■ **Do this**:
Return, word for word, every line that follows.

■ **Entries shown**:
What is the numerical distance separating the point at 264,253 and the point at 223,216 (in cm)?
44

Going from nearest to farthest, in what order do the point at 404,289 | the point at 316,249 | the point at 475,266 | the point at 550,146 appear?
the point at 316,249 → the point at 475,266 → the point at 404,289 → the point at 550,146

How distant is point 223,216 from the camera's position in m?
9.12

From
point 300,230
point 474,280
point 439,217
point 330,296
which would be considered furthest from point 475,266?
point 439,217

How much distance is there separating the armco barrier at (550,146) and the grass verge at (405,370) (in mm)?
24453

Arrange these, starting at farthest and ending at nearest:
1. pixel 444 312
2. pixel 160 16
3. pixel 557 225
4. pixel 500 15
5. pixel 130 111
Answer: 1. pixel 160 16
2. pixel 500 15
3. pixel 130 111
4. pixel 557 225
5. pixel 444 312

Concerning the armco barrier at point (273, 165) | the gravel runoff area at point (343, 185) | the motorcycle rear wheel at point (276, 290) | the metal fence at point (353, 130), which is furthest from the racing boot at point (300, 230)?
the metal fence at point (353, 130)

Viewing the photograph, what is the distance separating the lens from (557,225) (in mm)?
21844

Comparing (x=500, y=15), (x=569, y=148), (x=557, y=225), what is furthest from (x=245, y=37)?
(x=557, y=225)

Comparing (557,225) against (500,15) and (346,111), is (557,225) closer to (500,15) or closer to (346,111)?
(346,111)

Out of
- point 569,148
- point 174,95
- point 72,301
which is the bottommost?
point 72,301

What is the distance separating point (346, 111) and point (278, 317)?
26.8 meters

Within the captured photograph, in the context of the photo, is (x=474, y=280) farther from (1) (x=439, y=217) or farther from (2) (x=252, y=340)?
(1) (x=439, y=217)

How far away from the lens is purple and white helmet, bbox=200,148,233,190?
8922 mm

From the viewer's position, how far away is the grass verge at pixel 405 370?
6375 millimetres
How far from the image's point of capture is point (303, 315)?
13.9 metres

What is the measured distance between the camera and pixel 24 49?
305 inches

■ **The output**:
What is the numerical distance separating the point at 264,253 and the point at 223,216 (in cm)?
44

Going from nearest to farthest, in what order do the point at 404,289 | the point at 316,249 | the point at 475,266 | the point at 550,146 appear?
the point at 316,249 → the point at 475,266 → the point at 404,289 → the point at 550,146

How distant is point 223,216 from the camera's position in m?
9.12

From
point 300,230
point 474,280
point 439,217
point 330,296
which would be considered furthest from point 475,266?
point 439,217

How much distance is there separating the armco barrier at (550,146) and the grass verge at (405,370) (in mm)?
24453

Arrange these, starting at farthest and ending at nearest:
1. pixel 444 312
2. pixel 160 16
3. pixel 557 225
4. pixel 500 15
5. pixel 130 111
Answer: 1. pixel 160 16
2. pixel 500 15
3. pixel 130 111
4. pixel 557 225
5. pixel 444 312

Concerning the armco barrier at point (273, 165) | the gravel runoff area at point (343, 185) | the motorcycle rear wheel at point (276, 290) | the metal fence at point (353, 130), which is furthest from the racing boot at point (300, 230)?
the metal fence at point (353, 130)

Viewing the photograph, what is the distance separating the lens from (557,225) (in mm)?
21844

Comparing (x=500, y=15), (x=569, y=148), (x=557, y=225), what is furthest from (x=245, y=37)?
(x=557, y=225)

Comparing (557,225) against (500,15) and (346,111), is (557,225) closer to (500,15) or closer to (346,111)?
(346,111)

Out of
- point 569,148
- point 174,95
- point 72,301
which is the bottommost?
point 72,301

What is the distance separating point (346, 111) and point (278, 317)?
26.8 meters

Within the captured photograph, in the context of the photo, is (x=474, y=280) farther from (1) (x=439, y=217) or farther from (2) (x=252, y=340)?
(1) (x=439, y=217)

How far away from the lens is purple and white helmet, bbox=200,148,233,190?
8922 mm

From the viewer's position, how far away is the grass verge at pixel 405 370?
6375 millimetres
How far from the image's point of capture is point (303, 315)?
13.9 metres

What is the measured distance between the camera and pixel 24 49?
305 inches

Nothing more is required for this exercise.